He will be running après ski at the Wunderbar from 3 to 6.  I am probably going to stop over and say hi.  He usually raffles off about $2,000 worth of merch and never gets too many people to show up.  There is also a grand prize to Banff.  So if you’re interested in that for a hour or so…

He’s also got 2fers for Saturday via the RSNE card (at discount) if you want them.

Do you need any more reason to go?


----------



## billski (Jan 29, 2012)

For Superbowl Sunday, pickup a Bush ticket off LIftopia, apply gift card and your ticket is $45.


----------



## xwhaler (Jan 30, 2012)

billski said:


> I just got a call from Jeff Dionne, who runs RSNE
> 
> He’s also got 2fers for Saturday via the RSNE card (at discount) if you want them.QUOTE]
> 
> ...


----------



## billski (Jan 30, 2012)

Just show at the window your card.  You must also have the coupon from the book. Bush doesn't want you to pass the card around...




xwhaler said:


> billski said:
> 
> 
> > I just got a call from Jeff Dionne, who runs RSNE
> ...


----------



## justjen (Jan 30, 2012)

Billski, what say you about the weather this weekend?  Forecast is looking quite nice, but it could definitely use some snow.  Do you know anything Weather.com isn't telling us?

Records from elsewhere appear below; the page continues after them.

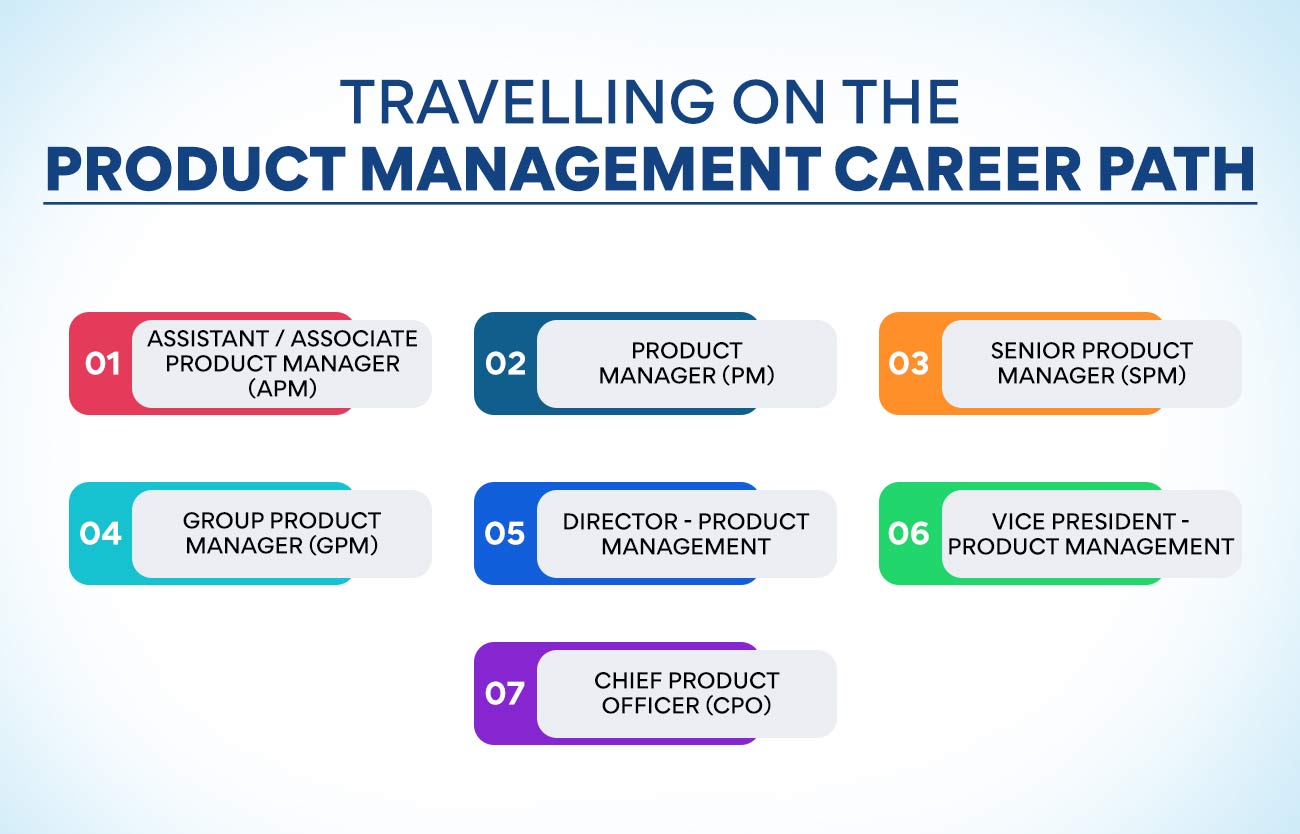 TRAVELLING ON THE
PRODUCT MANAGEMENT CAREER PATH

01 ASSISTANT / ASSOCIATE PRODUCT MANAGER (APM)

02 PRODUCT MANAGER (PM)

03 SENIOR PRODUCT MANAGER (SPM)

04 GROUP PRODUCT MANAGER (GPM)

05 DIRECTOR - PRODUCT MANAGEMENT

06 VICE PRESIDENT - PRODUCT MANAGEMENT

07 CHIEF PRODUCT OFFICER (CPO)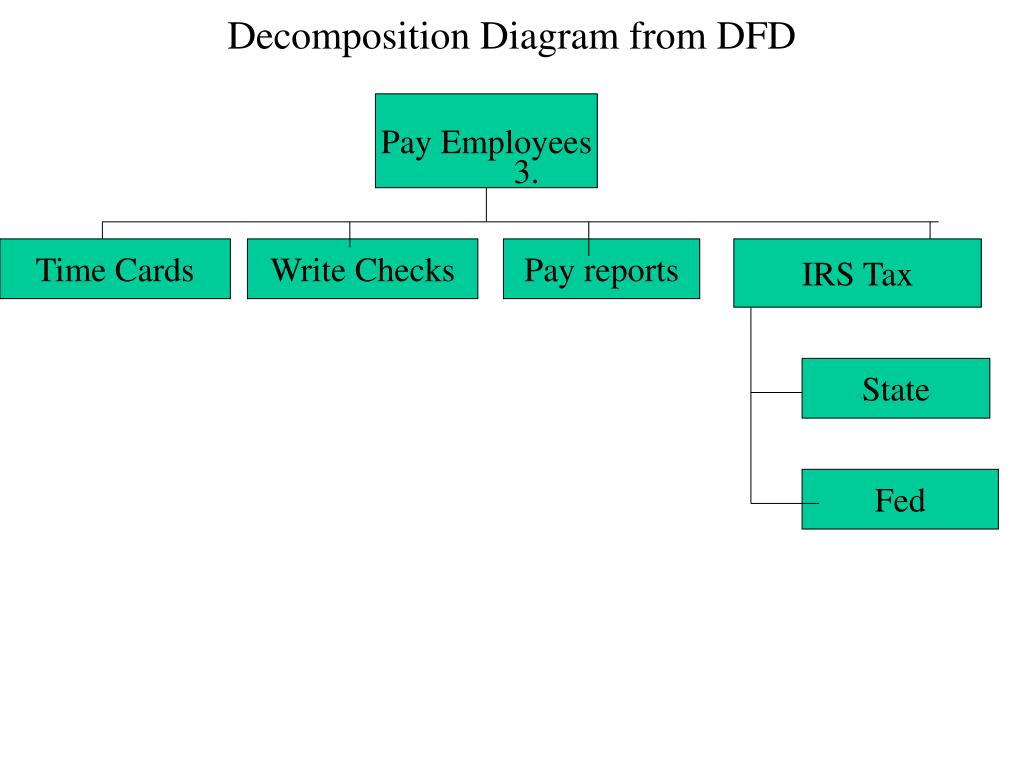 Decomposition Diagram from DFD

Pay Employees
3.

Time Cards

Write Checks

Pay reports

IRS Tax

State

Fed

I'll probably get up there around apre time on the Saturday, so I will see if I can find you and introduce myself at some point over the weekend.  Cheers...


----------



## WWF-VT (Jan 31, 2012)

I will be skiing at Sugarbush Saturday and Sunday. PM me to connect on $44 ticket.


----------



## billski (Jan 31, 2012)

justjen said:


> Billski, what say you about the weather this weekend?  Forecast is looking quite nice, but it could definitely use some snow.  Do you know anything Weather.com isn't telling us?
> 
> I'll probably get up there around apre time on the Saturday, so I will see if I can find you and introduce myself at some point over the weekend.  Cheers...



I am tracking it closely using my personal snow-chaser dashboard  ski.iabsi.com  and snowforecast.com (our esteemed WinnChill's contributions)
My gut tells me that there are going to be a couple of 4" ers and whatever magic Ullr will also gift us with. I'm trying to resist being greedy/spoiled as was the case last year. There will definitely be some rain on Wednesday.  The temps look to stay in the high 20's.  With those kind of conditions, I find the natural trails ski best and are not icy.  The groomers can potentially be icy in the morning, just wait for the sun to get a little higher and you'll be ok on the groomers too.  I'm not ready to go into the woods, it needs another 6" based on my visit 2 weeks ago, plus my own preferences.

Net-net, for this winter, conditions should be great.

Apres ski will be at the Wunderbar from 4 to six.  Let's just say "hi".  There should be a lively group of folks there.  Plus Ride Ski New England is doing an event plus raffles.

PM me if you don't have my cell number.


----------



## billski (Feb 1, 2012)

bump.  I'm there in 20 hours  with at least a posse of a baker's dozen... C U DARE?


----------



## justjen (Feb 1, 2012)

Aww.. I'm jealous.  Wish I were leaving tomorrow.  This week cannot go fast enough.  

We will definitely try to hit Wunderbar.  We'll be a party of 3 Saturday night, and 4-5 Sunday.


----------